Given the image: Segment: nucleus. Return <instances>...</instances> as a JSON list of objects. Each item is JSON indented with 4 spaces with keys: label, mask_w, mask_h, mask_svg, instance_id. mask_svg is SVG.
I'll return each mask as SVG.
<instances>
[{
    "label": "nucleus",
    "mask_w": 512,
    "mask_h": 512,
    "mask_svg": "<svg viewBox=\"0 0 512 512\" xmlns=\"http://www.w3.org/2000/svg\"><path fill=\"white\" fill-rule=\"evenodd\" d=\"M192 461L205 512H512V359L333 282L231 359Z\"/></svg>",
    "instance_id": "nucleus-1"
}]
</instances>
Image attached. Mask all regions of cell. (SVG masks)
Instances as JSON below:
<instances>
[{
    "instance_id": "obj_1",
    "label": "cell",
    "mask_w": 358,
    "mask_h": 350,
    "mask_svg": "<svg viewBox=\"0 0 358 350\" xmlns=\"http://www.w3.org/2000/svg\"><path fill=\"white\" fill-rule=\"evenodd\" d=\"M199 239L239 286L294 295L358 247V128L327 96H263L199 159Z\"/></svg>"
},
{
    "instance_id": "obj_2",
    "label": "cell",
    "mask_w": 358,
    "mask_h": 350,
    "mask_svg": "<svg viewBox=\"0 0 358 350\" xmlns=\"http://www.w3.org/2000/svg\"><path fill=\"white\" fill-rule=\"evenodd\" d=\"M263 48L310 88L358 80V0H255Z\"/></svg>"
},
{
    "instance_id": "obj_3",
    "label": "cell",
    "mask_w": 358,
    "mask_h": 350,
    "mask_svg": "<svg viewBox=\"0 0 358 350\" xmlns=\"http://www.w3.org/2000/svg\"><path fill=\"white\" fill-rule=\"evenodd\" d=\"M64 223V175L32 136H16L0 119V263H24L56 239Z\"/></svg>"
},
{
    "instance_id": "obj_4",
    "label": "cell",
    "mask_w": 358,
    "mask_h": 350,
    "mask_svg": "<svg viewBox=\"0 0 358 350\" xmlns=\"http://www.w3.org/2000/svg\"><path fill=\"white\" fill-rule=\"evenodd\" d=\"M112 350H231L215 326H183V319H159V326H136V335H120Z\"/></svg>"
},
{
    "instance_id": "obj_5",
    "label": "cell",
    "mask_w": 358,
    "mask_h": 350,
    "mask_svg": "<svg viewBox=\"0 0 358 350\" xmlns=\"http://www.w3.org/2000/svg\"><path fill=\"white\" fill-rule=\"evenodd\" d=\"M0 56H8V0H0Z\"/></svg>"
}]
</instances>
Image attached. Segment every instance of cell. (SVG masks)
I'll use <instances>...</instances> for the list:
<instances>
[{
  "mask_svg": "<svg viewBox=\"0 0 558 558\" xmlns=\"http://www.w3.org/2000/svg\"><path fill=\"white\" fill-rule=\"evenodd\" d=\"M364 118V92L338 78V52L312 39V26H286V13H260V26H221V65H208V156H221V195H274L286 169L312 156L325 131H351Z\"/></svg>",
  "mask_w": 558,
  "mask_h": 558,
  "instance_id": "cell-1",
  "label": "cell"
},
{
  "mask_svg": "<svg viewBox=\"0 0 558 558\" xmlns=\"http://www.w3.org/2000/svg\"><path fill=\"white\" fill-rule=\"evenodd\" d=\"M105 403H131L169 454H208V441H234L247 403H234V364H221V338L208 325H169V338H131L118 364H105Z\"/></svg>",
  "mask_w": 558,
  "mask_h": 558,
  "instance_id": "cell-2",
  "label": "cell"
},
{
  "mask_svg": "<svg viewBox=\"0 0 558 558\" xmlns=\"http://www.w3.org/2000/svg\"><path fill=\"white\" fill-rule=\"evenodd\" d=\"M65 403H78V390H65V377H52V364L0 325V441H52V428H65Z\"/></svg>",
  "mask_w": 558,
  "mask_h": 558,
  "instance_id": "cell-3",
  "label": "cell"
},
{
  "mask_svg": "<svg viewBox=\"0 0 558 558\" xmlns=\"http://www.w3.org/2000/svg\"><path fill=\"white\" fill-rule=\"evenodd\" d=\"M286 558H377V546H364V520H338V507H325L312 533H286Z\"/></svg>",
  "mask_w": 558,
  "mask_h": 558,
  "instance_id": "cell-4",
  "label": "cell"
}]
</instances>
++++++
* _Written instruction_:
Count how many of the lines above contain the string "Segment", treating uppercase and lowercase as different. Reply with the number alone.

* _Solution to this problem_:
2